Nous proposons un petit cas pratique relatif au devenir des urnes funéraires conservées dans une propriété privée.
Questions :
Une dame vous indique qu’elle détient à son domicile une urne contenant les cendres funéraires d’un proche depuis une trentaine d’années. Elle souhaite qu’à son décès cette urne soit mise dans son cercueil. À défaut, elle souhaiterait que cette urne soit – au moment de son décès – placée dans son caveau. Cela est-il possible ?
Réponse :
L’interdiction de conservation des urnes dans une propriété privée
Il n’est plus possible de conserver l’urne à domicile, puisque cette destination n’est désormais plus répertoriée dans celles retenues par l’art. L. 223-18-2 du Code Général des Collectivités Territoriales visant la destination des cendres après la crémation (pour une position analogue de la doctrine administrative : Rép. min. n° 44538, JOAN Q 10 novembre 2009).
Si une manifestation de volonté était antérieure à la publication de la loi du 19 décembre 2008, on pourra citer la position de l’Administration selon laquelle : "La loi n° 2008-1350 du 19 décembre 2008 interdit désormais la conservation de l’urne funéraire dans une propriété privée : cette restriction s’applique donc à tous les décès survenus depuis la promulgation de la loi – soit le 20 décembre 2008 –, même si les défunts avaient exprimé le souhait de faire déposer leurs cendres à domicile antérieurement à cette date." (Rép. min. n° 47087, JOAN Q 10 novembre 2009).

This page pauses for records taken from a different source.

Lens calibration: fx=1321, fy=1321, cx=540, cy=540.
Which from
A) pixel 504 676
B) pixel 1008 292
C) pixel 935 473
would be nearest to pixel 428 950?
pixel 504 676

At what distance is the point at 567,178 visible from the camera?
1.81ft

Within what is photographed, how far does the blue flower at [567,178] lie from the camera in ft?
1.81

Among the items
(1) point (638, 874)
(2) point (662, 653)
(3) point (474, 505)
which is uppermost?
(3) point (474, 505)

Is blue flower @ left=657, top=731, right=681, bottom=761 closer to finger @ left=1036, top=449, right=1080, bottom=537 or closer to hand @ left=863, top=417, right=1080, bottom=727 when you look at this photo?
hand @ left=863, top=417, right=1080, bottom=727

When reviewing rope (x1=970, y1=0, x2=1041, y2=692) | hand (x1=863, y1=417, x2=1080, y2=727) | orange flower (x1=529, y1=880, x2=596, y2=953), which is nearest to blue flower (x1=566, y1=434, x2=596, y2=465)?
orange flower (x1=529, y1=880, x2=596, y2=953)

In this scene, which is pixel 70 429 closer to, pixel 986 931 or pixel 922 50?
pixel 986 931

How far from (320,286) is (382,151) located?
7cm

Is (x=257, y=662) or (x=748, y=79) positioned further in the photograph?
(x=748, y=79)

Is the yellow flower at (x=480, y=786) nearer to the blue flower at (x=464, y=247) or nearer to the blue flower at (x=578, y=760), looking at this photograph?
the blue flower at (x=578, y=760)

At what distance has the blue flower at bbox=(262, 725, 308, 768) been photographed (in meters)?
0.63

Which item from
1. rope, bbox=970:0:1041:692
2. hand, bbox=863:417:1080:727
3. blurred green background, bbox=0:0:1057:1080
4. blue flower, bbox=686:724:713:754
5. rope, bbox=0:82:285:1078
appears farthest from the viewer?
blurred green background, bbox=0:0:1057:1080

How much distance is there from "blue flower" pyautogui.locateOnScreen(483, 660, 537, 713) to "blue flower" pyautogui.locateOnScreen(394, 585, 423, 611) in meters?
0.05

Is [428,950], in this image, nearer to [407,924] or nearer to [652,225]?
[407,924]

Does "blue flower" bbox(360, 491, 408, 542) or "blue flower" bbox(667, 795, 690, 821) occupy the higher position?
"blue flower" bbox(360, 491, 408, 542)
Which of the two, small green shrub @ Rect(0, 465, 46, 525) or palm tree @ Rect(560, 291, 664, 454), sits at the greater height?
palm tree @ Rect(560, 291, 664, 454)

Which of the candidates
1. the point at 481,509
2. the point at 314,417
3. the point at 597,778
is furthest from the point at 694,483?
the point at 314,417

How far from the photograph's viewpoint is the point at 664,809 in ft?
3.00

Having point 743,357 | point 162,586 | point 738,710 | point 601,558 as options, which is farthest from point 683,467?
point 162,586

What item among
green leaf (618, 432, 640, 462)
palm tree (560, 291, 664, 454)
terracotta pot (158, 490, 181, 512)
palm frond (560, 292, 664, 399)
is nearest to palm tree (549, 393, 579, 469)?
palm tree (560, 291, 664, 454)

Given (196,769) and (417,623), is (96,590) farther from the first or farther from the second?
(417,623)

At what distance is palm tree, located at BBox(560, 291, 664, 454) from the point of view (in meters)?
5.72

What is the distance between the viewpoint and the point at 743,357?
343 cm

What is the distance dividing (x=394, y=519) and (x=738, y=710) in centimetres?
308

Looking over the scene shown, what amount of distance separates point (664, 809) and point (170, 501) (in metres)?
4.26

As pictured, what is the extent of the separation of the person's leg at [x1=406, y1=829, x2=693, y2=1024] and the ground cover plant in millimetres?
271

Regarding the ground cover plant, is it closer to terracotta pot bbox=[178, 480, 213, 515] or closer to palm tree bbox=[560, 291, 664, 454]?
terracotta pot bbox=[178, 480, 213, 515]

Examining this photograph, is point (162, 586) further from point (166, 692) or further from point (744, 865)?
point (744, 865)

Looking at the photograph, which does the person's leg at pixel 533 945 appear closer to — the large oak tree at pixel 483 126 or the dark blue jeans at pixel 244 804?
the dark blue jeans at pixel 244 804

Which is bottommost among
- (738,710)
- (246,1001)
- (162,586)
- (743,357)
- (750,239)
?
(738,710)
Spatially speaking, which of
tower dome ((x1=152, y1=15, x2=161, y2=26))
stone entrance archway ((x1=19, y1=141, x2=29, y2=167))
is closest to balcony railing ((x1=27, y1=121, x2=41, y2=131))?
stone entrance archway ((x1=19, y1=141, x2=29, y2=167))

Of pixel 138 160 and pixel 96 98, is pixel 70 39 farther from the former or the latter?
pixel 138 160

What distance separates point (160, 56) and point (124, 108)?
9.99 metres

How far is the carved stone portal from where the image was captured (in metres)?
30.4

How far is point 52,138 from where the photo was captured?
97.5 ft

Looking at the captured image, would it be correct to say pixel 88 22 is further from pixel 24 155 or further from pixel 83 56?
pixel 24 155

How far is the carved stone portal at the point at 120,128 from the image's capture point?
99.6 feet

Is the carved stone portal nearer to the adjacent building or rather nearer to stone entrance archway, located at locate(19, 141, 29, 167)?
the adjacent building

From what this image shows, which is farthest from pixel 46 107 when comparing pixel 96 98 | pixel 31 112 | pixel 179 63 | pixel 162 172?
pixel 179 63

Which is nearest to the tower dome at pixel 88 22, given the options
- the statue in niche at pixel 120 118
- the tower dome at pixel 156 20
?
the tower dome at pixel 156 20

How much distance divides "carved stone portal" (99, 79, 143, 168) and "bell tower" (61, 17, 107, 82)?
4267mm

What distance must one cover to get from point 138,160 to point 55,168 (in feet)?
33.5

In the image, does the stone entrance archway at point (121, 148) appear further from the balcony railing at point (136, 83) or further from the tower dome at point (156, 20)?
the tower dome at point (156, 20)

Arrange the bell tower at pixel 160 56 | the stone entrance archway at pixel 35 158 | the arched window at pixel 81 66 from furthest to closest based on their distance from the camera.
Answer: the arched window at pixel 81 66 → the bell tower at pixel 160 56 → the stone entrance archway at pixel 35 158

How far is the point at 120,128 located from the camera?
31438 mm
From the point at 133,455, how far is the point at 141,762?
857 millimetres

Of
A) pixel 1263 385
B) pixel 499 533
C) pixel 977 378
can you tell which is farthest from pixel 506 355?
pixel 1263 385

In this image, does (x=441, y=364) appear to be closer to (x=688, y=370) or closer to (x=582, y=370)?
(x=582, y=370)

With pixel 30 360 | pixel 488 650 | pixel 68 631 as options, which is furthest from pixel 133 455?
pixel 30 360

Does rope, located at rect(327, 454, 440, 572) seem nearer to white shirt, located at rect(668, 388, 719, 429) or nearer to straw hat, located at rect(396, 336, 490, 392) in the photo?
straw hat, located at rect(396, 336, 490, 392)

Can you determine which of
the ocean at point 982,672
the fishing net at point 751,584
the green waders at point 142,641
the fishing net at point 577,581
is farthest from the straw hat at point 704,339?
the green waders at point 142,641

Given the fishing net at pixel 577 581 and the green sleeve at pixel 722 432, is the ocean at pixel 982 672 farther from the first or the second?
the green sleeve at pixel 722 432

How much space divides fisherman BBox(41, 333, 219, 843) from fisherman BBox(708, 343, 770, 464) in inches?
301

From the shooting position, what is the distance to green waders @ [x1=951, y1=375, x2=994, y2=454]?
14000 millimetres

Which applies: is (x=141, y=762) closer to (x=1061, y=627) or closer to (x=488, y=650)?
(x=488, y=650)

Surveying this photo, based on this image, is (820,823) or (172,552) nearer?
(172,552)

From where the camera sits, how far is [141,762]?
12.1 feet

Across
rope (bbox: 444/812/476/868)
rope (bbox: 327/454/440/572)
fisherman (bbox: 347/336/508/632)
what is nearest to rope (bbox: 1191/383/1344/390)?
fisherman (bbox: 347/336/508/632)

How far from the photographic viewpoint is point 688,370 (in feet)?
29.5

Il demeure néanmoins possible de les inhumer dans une propriété privée dans des conditions peu ou prou similaires à celles des cercueils. C’est d’ailleurs la position prônée par la doctrine administrative : "Inhumation de l’urne dans une propriété privée, après autorisation préfectorale : dès lors que les cendres sont désormais assimilées au corps humain, les dispositions de I’art. R. 2213-32 ont vocation à s’appliquer. Toutefois, dans cette hypothèse, l’avis d’un hydrogéologue n’est pas nécessaire.
Lorsque vous instruirez une demande d’autorisation d’inhumation d’une urne en propriété privée, vous rappellerez au demandeur que cette opération crée une servitude perpétuelle à l’endroit où l’urne est inhumée, de manière à garantir la liberté de chacun de venir se recueillir devant les cendres du défunt". (Circulaire du 14 décembre 2009 (NOR : IOCB0915243C).
Ce n’est d’ailleurs que la reprise des positions du CGCT. En effet, l’art. R. 2213-32 énonce : "L’inhumation dans une propriété particulière du corps d’une personne décédée est autorisée par le préfet du département où est située cette propriété sur attestation que les formalités prescrites par l’art. R. 2213-17 et par les articles 78 et suivants du Code civil ont été accomplies et après avis d’un hydrogéologue agréé. Cet avis n’est pas requis pour l’inhumation d’une urne cinéraire."
L’ultime destination de l’urne : le cimetière
L’art. R. 2213-39-1 du CGCT oblige alors, depuis le 12 mars 2007, à ce que tout changement de destination d’urne ne puisse se faire qu’au profit d’une destination dans un cimetière. La combinaison de ce texte avec l’art. L. 223-18-2 du CGCT devrait conduire (si les familles n’omettent pas de respecter ces dispositions) à ce qu’à terme il n’y ait plus d’urnes gardées au domicile.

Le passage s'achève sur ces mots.